Brian W. Adams -- Chief Financial Officer

Yeah. Good questions, Glen. And I'll probably end up tag-teaming this with Kevin. But as you think about the -- and I was starting to describe this with Ryan's question, the effort required by the sales team to deliver on those numbers, we've got the pipeline today. And that's really what we were trying to communicate with some of those statistics is that the pipeline is there, it's really about continuing to onboard new sales professionals to pull those opportunities through the pipeline.
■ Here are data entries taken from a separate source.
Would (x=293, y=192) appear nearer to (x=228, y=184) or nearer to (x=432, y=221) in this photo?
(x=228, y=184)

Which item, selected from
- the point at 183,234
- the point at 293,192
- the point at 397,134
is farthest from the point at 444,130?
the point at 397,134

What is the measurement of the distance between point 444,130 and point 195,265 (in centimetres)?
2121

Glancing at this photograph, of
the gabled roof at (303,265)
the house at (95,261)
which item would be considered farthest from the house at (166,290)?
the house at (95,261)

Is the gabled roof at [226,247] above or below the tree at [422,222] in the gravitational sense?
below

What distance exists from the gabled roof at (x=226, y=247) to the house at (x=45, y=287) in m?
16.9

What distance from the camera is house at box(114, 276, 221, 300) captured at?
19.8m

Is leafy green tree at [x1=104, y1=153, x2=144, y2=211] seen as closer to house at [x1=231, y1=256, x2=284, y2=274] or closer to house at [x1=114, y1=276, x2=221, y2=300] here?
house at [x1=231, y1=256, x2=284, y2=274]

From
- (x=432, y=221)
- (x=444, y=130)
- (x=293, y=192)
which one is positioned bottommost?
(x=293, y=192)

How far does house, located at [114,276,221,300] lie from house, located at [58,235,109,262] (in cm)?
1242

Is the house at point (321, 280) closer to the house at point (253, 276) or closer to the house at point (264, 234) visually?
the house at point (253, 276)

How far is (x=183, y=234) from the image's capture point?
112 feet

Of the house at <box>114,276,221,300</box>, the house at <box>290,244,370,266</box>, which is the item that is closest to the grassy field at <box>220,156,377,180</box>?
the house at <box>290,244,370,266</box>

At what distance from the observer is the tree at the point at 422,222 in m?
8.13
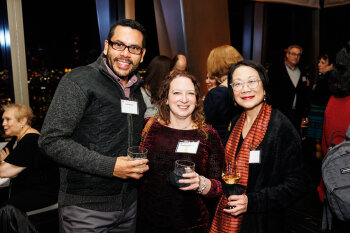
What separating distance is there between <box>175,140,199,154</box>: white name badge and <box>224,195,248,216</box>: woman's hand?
0.33 meters

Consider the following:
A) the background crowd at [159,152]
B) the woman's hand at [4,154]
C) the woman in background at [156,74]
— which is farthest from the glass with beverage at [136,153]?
the woman's hand at [4,154]

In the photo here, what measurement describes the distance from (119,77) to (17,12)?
11.1 ft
So, we feel really good about the conversion rates exiting 2020. And now, it's just about horsepower. So the new individuals we plan to bring on over the coming months, we think are going to be really impactful. And as you look toward the latter half of this year and the growth rates, our typical growth rate in PACE is about a little over 1%, sequentially, for each month. So, we've seen about 15% organic growth on an annual basis in a non-Covid year. So, I would expect it to get to that level starting in probably Q3. And the year-over-year growth rates in Q3 and Q4 that we're forecasting are about 25%, which we think based on the sales infrastructure and the investment that we're making is a good forward-looking expectation related to growth.
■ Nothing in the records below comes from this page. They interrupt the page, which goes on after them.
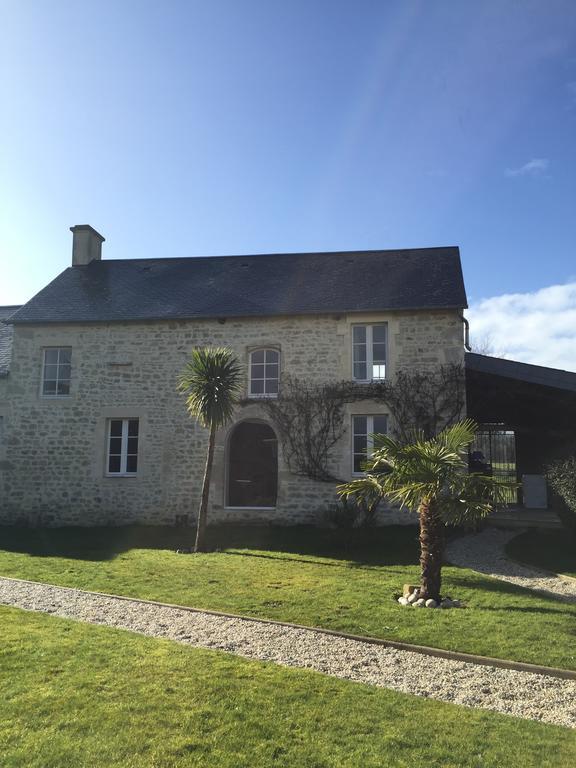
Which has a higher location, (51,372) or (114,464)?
(51,372)

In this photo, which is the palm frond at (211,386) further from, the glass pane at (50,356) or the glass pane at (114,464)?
the glass pane at (50,356)

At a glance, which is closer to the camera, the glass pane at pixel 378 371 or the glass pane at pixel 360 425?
the glass pane at pixel 360 425

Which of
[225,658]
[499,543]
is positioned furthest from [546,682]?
[499,543]

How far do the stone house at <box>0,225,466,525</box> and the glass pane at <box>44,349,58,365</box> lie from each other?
0.06 metres

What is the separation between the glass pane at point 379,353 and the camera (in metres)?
15.0

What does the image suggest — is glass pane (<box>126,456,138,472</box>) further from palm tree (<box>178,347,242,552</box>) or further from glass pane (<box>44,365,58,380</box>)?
palm tree (<box>178,347,242,552</box>)

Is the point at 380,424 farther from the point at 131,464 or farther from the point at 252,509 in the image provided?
the point at 131,464

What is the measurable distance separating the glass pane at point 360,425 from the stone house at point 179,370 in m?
0.04

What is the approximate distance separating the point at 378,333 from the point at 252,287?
389cm

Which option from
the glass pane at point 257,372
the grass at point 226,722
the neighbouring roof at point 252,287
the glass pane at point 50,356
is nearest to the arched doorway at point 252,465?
the glass pane at point 257,372

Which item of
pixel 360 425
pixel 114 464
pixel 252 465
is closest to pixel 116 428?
pixel 114 464

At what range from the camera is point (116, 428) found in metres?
15.9

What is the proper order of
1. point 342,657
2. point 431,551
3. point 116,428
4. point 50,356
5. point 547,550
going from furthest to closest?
point 50,356 < point 116,428 < point 547,550 < point 431,551 < point 342,657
Kevin, anything you would add to that?

Kevin Boesen -- Chief Sales Officer

Yeah. I would say a couple of our core services, particularly, on the health plan side, there is a much better opportunity in 2021 as it was in 2020, comparatively. So some of the services where we were providing medication adherence support aligned with our MedWise time-of-day dosing slowed as the pandemic hit at the early [Phonetic] part of the year and patients were allowed extra fills, extra quantity. And so, as that returns to normal in 2021, that's also an opportunity for us to accelerate implementation of some of the deals that we're closing as well. So, we feel like we'll be back to what we would expect pre-pandemic this year.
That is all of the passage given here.